Big Data. How often do you see articles talking about Big Data? What is so special about it, what can you do with it, and why even care about Big Data? What's the big deal?
Well, it is a big deal. The amount of data generated each year by individuals and corporations continues to grow. According to International Data Corporation, digital universe data has grown from a ridiculously large number of 130 exabytes in 2005 to an insanely large number of 1227 exabytes in 2010, and will grow to an astonishingly larger number of 7910 exabytes by 2015. For any of you who don't know the digital system of units, 1 exabyte is equal to 1 billion gigabytes. So that's a lot of data...and that's a 60x growth rate in just 10 years!
So what are we supposed to do with all this information? Is it even possible to make use of it all?

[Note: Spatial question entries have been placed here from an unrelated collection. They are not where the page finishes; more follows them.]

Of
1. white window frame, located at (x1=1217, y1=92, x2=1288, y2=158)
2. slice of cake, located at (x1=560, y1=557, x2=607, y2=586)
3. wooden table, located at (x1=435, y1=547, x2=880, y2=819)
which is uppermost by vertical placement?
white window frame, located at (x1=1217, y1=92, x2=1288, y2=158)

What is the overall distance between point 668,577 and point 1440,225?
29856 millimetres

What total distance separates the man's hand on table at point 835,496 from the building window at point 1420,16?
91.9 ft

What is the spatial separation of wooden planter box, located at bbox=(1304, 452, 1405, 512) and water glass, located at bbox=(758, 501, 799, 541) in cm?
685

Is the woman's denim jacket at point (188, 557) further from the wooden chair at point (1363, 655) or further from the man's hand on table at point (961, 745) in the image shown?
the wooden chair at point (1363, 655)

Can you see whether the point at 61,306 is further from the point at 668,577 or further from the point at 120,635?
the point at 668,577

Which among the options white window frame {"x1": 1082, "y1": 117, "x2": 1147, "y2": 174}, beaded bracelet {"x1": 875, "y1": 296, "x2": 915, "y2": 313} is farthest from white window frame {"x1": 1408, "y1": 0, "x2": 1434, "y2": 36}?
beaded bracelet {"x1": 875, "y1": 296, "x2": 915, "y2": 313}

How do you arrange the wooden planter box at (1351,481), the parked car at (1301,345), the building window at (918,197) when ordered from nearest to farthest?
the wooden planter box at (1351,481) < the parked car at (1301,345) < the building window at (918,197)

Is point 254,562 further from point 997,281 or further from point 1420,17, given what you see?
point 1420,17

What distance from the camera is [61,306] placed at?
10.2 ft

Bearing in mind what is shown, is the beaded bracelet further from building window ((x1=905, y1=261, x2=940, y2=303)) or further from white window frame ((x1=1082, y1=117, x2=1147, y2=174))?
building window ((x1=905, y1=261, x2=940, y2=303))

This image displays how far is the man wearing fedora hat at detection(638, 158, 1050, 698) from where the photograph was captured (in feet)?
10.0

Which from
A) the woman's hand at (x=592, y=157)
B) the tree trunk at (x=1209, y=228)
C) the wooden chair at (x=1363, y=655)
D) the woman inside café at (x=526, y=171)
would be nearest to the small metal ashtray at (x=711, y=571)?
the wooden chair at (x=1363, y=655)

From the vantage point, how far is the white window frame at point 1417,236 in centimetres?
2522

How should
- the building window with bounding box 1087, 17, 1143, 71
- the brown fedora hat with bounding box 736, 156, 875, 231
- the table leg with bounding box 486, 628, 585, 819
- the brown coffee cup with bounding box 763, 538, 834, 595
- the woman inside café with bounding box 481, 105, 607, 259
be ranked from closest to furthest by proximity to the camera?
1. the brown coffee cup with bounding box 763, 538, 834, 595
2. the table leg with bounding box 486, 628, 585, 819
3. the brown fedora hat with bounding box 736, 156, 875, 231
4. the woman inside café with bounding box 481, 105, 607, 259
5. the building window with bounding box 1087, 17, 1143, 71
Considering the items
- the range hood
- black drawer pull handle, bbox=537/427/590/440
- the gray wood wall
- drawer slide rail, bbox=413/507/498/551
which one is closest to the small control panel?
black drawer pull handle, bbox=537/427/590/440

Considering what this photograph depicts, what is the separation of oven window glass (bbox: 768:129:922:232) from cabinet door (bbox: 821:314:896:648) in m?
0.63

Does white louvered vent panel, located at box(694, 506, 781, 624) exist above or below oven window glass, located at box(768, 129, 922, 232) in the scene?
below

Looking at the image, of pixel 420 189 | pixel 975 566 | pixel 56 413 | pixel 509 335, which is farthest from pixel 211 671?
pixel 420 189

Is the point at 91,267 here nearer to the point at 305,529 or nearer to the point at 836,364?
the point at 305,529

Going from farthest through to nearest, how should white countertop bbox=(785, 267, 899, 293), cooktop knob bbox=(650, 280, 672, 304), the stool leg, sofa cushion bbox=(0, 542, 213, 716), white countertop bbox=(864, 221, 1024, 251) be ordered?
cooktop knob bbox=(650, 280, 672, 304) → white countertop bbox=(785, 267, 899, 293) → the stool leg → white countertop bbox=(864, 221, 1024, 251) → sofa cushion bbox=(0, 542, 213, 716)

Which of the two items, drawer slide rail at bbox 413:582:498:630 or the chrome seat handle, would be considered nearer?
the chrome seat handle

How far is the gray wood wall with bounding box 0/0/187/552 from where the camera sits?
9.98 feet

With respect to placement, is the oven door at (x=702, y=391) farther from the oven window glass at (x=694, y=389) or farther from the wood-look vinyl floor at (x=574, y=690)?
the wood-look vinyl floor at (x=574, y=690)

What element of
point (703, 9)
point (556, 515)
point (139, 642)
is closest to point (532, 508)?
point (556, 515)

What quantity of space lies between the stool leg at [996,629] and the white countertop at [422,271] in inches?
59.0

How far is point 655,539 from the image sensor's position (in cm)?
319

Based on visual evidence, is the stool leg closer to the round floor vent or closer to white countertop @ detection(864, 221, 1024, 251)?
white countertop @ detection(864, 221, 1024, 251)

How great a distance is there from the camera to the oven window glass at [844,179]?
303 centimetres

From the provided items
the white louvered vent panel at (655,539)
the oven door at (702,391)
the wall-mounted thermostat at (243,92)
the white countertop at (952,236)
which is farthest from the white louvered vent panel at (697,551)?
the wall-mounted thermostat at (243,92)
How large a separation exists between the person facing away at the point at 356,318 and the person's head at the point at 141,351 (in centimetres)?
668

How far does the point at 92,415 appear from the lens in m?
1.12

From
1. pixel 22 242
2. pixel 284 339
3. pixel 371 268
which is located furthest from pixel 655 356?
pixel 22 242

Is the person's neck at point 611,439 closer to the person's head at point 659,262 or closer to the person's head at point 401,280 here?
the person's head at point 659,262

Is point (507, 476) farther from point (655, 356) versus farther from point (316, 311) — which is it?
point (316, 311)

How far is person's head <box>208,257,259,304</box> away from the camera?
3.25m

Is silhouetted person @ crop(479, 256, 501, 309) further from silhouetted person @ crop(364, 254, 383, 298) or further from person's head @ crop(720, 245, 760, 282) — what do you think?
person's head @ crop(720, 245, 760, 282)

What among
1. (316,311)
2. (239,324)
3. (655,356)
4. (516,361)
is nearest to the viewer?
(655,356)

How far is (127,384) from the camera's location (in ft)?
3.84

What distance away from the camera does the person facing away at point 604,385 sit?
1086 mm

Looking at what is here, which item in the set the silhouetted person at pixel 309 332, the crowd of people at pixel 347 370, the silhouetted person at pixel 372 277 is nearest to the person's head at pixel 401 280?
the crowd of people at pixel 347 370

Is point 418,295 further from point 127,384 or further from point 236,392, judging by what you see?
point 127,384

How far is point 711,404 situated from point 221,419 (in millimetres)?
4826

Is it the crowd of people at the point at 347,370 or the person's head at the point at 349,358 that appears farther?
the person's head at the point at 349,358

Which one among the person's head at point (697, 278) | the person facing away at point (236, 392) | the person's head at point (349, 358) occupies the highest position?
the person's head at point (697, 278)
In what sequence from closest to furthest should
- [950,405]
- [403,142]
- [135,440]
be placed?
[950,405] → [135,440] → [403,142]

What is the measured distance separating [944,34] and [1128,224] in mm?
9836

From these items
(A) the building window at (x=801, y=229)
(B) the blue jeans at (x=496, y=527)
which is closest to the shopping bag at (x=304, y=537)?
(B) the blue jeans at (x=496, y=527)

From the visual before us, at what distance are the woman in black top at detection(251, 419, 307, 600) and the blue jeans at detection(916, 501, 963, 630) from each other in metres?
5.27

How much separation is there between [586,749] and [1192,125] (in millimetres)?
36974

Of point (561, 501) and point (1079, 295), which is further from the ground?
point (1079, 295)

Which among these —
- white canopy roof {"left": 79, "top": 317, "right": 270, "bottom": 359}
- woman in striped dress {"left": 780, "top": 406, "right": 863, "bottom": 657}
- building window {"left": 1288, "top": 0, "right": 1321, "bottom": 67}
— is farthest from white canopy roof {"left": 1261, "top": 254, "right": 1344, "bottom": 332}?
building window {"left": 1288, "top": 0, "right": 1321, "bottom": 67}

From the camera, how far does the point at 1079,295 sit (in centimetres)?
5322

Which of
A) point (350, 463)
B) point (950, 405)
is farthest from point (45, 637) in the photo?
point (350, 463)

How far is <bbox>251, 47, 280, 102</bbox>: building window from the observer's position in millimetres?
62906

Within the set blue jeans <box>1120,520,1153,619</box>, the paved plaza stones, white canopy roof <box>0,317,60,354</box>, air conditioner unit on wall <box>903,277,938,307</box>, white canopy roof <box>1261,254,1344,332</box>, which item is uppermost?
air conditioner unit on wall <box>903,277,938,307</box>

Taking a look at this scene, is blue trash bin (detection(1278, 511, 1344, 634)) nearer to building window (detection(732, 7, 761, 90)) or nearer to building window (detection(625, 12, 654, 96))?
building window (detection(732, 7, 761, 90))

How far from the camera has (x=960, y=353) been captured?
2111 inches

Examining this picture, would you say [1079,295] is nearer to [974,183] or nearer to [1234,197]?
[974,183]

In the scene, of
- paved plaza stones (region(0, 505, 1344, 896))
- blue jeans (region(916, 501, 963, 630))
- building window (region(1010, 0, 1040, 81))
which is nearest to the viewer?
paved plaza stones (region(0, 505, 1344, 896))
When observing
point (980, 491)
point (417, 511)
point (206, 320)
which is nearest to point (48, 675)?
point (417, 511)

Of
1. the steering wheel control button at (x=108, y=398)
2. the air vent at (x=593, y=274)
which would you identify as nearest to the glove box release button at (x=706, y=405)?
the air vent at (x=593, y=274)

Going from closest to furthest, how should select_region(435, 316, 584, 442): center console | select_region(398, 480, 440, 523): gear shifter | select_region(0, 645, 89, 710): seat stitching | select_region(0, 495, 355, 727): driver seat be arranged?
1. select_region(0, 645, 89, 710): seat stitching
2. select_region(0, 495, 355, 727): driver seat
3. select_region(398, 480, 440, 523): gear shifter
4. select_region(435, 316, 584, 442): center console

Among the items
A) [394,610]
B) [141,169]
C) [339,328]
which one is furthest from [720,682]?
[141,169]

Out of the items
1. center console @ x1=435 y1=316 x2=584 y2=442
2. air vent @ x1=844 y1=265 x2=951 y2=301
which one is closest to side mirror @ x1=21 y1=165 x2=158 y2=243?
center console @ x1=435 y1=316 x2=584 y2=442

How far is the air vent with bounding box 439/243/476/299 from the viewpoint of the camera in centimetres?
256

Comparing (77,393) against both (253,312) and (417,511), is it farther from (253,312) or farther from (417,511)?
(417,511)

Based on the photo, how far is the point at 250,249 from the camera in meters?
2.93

Enter Data Science: the combination of traditional fields of study like math, statistics, visualization, computer science and pattern recognition. Data scientists interpret subsets of growing data within the digital universe and develop tools for the rest of us to easily be able to make sense of overwhelming data.
So if we have all these exabytes of data and we have data scientists, will the scientists make the Big Data make sense? Unfortunately the answer is "it depends." The key to data of any size is figuring out what it means and what you might want to do with it. There is no one right way to look at data and there is no one set of conclusions that can be drawn from it. In order to use the data available, we need to step out of the big data discussion and figure out what we are trying to solve.
For example, there is an intersection near my house with gas stations on three corners. When I need to get gas, I have to decide which gas station to use. Do I use the one with the best price, the one that is closest to me, the one that requires the fewest left turns or the one that has the best frozen drinks? The amount of information available is small, but if I don't take the time to figure out what I am solving for, I won't be able to use the data available to make my decision.
Big Data in the Casino Industry
In comparison, a casino operator likely has a significant amount of data representing every game played on the casino floor. As the task of making sense of this big data becomes overwhelming, the casino owner has to ask some tough questions:
- Are there enough popular games on the floor?
- Are there games that are not profitable?
- What are the demographics of the most profitable customers?
Once strategic goals are figured out, the overall data set can be cut down to just the information that will help answer these questions. We have taken Big Data and made it much smaller. Like we saw with the gas station example, smaller data won't solve the overall problem, but it does make the challenge less daunting.
Oh and remember the Data Scientists? Their job is to look for data patterns and design mathematical models that will help solve your questions. Some of this work can be done with tools like Excel, but the really complex modeling requires math that most people have either forgotten or never learned. (Check back for more posts that will dive into the far-out math and science behind data).
So back to my original question: What's the big deal about data and what can you do with it? In my opinion, data is a big deal if you know what you want from it and have the right resources to help you get it. Data should not be the primary focus. Instead, focus on what you are trying to solve and let the data and scientists guide you from there.